Adaptant à l’écran un best-seller israélien, Eitan Zur se risque pour sa première réalisation à l’exploration des angoisses suscitées par le sentiment de jalousie et la crainte de l’infidélité. Un sujet hautement cinématographique, mais qui perd tout intérêt dès lors qu’il révèle un manque d’inventivité et de point de vue. Naomi en restera un bel exemple.
Avec son prénom aguicheur, la belle Naomi semble faire de nombreux ravages autour d’elle. Son époux, Ilan Ben Natan, un brillant scientifique de 58 ans, est le premier à en être fou amoureux, au point d’assimiler progressivement le potentiel séducteur de sa jeune femme à une véritable menace vis-à-vis de la pérennité de leur couple. Cette crainte du départ de Naomi pour un homme plus jeune et plus séduisant le pousse à enquêter sur les activités de sa femme, jusqu’à faire une découverte qui le poussera à envisager l’inévitable.
Si la peur de l’infidélité constitue généralement une trame narrative intéressante, capable d’assimiler l’investigation amoureuse à un véritable jeu de pistes, elle semble davantage se caractériser ici par l’artificialisation des situations dramatiques, plutôt que par une réelle efficacité rythmique. Pour Eitan Zur, le doute conjugal s’apparente donc à une recette toute faite, exhibant les situations les plus prévisibles et grossières comme autant d’étapes censées mettre à l’épreuve la confiance en l’être aimé. Du questionnaire improvisé lors d’une simple ballade en voiture à l’appel à l’aide auprès de sa propre mère, le personnage d’Ilan succombe aux clichés de la paranoïa amoureuse et infantilisante, le privant de toute capacité à être réellement attachant. Archétype du doute angoissé, Ilan tombe donc dans le modèle d’un image-temps handicapé par le poids des silences, dont la lourdeur pourrait même parvenir à excuser l’aventure extra-conjugale de la belle Naomi (qui pourrait véritablement rester auprès d’un individu dont l’unique sujet de conversation oscille entre sa mère et les courses de la semaine ?).
Cette trop grande succession de faux-pas dissipe bien trop rapidement le mystère dont le cinéaste a voulu entourer la belle Naomi. La fascination désespérée du mari semble en effet ôter à cette charmante femme toute capacité d’expression, comme si son infidélité avérée devait la réduire d’emblée au silence conjugal. Plutôt que de donner la parole à l’accusée, Eitan Zur met bien plus en avant la mère d’Ilan, utilisant ce personnage de mère juive autant comme ressort comique (la vieille femme est en bien meilleure forme que son propre fils), que comme porte-parole même de l’infidélité. S’il offre quelques scènes amusantes de sermon conjugal, un tel parti-pris tente désespérément de remettre au goût du jour un archaïsme machiste, qui suggère qu’une distanciation raisonnée (et comique) avec l’infidélité ne serait possible qu’une fois la peau fripée et le dentier en bouche.

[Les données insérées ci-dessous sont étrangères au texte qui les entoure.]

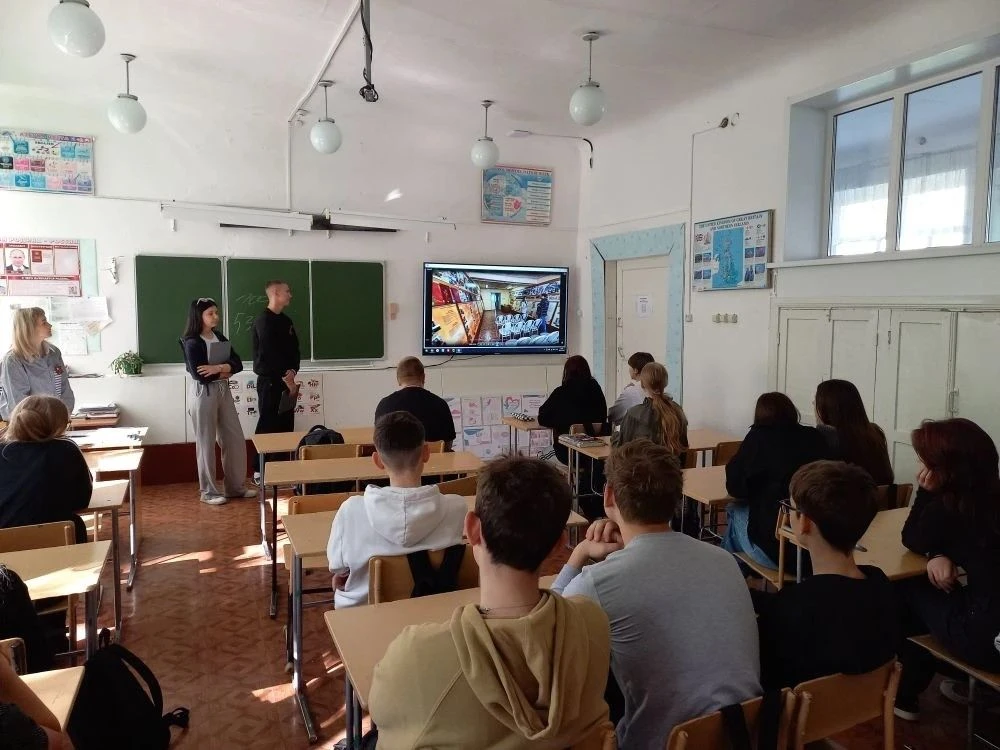 Выпускники встретились с представителями Ключевского лицея.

Le trio initial mari/femme/amant rassemblait pourtant tous les éléments narratifs susceptibles de distiller une tension pertinente, mais le réalisateur amortit tout effet dramatique en y mêlant la mère et en faisant de cette dernière un juge matrimonial encombrant et caricatural. Autant dire qu’une maison de retraite aurait peut-être permis de limiter la casse.